── Extract to read ──

Jupyter Notebooks

Objectives

  • Know what it is

  • Create a new notebook and save it

  • Open existing notebooks from the web

  • Be able to create text/markdown cells, code cells, images, and equations

  • Know when to use a Jupyter Notebook for a Python project and when perhaps not to

  • We will build up this notebook (spoiler alert!)

[this lesson is adapted from https://coderefinery.github.io/jupyter/motivation/]

Motivation for Jupyter Notebooks

Galileo's drawings of Jupiter and its Medicean Stars from Sidereus Nuncius

One of the first notebooks: Galileo’s drawings of Jupiter and its Medicean Stars from Sidereus Nuncius. Image courtesy of the History of Science Collections, University of Oklahoma Libraries (CC-BY).

Our first notebook

Exercise: Create a notebook (15 min)

  • Open a new notebook (if you are unsure how, have a look at Software install instructions)

  • Rename the notebook

  • Create a markdown cell with a section title, a short text, an image, and an equation

    # Title of my notebook
    
    Some text.
    
    ![Photo of Galilei's manuscript](https://upload.wikimedia.org/wikipedia/commons/b/b3/Galileo_Galilei_%281564_-_1642%29_-_Serenissimo_Principe_-_manuscript_with_observations_of_Jupiter_and_four_of_its_moons%2C_1610.png)
    
    $E = mc^2$
    
  • Most important shortcut: Shift + Enter, to run current cell and create a new one below.

  • Create a code cell where you define the arithmetic_mean function:

    def arithmetic_mean(sequence):
        s = 0.0
        for element in sequence:
            s += element
        n = len(sequence)
        return s / n
    
  • In a different cell, call the function:

    arithmetic_mean([1, 2, 3, 4, 5])
    
  • In a new cell, let us try to plot a layered histogram:

    # this example is from https://altair-viz.github.io/gallery/layered_histogram.html
    
    import pandas as pd
    import altair as alt
    import numpy as np
    np.random.seed(42)
    
    # Generating Data
    source = pd.DataFrame({
        'Trial A': np.random.normal(0, 0.8, 1000),
        'Trial B': np.random.normal(-2, 1, 1000),
        'Trial C': np.random.normal(3, 2, 1000)
    })
    
    alt.Chart(source).transform_fold(
        ['Trial A', 'Trial B', 'Trial C'],
        as_=['Experiment', 'Measurement']
    ).mark_bar(
        opacity=0.3,
        binSpacing=0
    ).encode(
        alt.X('Measurement:Q').bin(maxbins=100),
        alt.Y('count()').stack(None),
        alt.Color('Experiment:N')

───
── Data provided ──

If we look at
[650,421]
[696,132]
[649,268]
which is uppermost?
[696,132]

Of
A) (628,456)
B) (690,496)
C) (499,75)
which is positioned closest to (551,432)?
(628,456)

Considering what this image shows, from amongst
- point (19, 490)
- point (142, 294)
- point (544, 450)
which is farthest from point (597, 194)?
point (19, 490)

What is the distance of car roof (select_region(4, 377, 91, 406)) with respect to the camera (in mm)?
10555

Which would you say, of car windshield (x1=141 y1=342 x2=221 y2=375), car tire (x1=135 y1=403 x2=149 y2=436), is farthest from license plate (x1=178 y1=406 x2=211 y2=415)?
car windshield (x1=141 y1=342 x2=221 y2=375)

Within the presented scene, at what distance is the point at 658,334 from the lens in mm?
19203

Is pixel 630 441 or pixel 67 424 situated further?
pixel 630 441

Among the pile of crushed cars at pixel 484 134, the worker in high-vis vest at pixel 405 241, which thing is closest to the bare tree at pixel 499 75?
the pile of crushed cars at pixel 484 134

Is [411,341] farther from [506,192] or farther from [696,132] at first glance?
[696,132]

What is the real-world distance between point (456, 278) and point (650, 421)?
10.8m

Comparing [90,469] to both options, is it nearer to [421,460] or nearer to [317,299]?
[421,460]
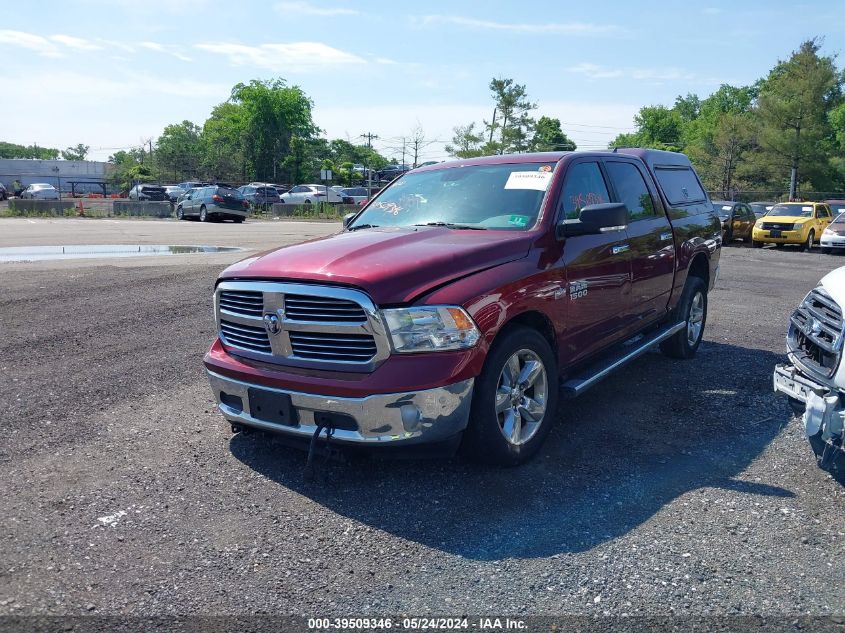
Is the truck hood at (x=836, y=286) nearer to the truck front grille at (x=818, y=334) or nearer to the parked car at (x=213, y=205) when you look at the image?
the truck front grille at (x=818, y=334)

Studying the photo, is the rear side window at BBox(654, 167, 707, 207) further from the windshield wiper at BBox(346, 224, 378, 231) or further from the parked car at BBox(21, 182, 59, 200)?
the parked car at BBox(21, 182, 59, 200)

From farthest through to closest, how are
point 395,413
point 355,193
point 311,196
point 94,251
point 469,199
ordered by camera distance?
point 355,193, point 311,196, point 94,251, point 469,199, point 395,413

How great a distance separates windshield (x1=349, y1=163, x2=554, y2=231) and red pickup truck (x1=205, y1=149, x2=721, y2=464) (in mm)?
14

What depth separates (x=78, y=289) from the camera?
10008 mm

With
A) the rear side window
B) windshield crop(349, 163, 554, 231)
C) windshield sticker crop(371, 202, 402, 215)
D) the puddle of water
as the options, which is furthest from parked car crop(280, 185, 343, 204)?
windshield crop(349, 163, 554, 231)

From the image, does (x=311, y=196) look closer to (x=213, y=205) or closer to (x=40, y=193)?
(x=213, y=205)

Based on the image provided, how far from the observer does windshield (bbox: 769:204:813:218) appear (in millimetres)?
24969

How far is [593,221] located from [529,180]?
697 mm

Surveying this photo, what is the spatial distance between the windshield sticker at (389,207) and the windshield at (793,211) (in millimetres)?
23458

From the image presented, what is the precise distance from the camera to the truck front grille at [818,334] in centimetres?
375

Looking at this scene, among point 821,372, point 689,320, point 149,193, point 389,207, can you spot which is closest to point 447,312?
point 389,207

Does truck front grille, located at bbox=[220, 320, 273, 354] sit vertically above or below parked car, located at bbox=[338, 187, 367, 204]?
below

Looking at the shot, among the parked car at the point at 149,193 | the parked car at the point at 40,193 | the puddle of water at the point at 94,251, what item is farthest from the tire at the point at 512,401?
the parked car at the point at 40,193

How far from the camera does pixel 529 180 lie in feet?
16.5
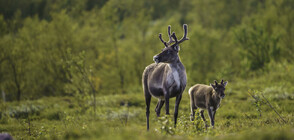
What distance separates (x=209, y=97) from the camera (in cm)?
1165

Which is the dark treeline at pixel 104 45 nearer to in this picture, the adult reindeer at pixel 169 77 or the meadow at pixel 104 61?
the meadow at pixel 104 61

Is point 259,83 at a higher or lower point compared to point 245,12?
lower

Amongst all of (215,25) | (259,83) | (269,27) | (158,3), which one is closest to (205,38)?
(269,27)

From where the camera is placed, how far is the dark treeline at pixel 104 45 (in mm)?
36000

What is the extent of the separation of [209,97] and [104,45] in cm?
3364

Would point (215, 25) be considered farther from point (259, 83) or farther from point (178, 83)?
A: point (178, 83)

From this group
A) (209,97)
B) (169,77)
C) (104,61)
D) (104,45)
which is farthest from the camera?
(104,61)


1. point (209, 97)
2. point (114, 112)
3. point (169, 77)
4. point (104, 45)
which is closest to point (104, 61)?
point (104, 45)

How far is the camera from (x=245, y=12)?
256 feet

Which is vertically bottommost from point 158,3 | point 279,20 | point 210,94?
point 210,94

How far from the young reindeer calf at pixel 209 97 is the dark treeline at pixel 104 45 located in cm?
1430

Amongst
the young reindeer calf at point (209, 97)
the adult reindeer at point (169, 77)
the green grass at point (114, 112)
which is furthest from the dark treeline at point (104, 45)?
the adult reindeer at point (169, 77)

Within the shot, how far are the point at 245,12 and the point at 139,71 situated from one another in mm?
43107

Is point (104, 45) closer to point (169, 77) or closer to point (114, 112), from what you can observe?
point (114, 112)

───

Exercise details: From the Jupyter Notebooks lesson above, set down word for word the passage starting with "Galileo's drawings of" and going on through "Software install instructions)".

Result below:
Galileo's drawings of Jupiter and its Medicean Stars from Sidereus Nuncius

One of the first notebooks: Galileo’s drawings of Jupiter and its Medicean Stars from Sidereus Nuncius. Image courtesy of the History of Science Collections, University of Oklahoma Libraries (CC-BY).

Our first notebook

Exercise: Create a notebook (15 min)

  • Open a new notebook (if you are unsure how, have a look at Software install instructions)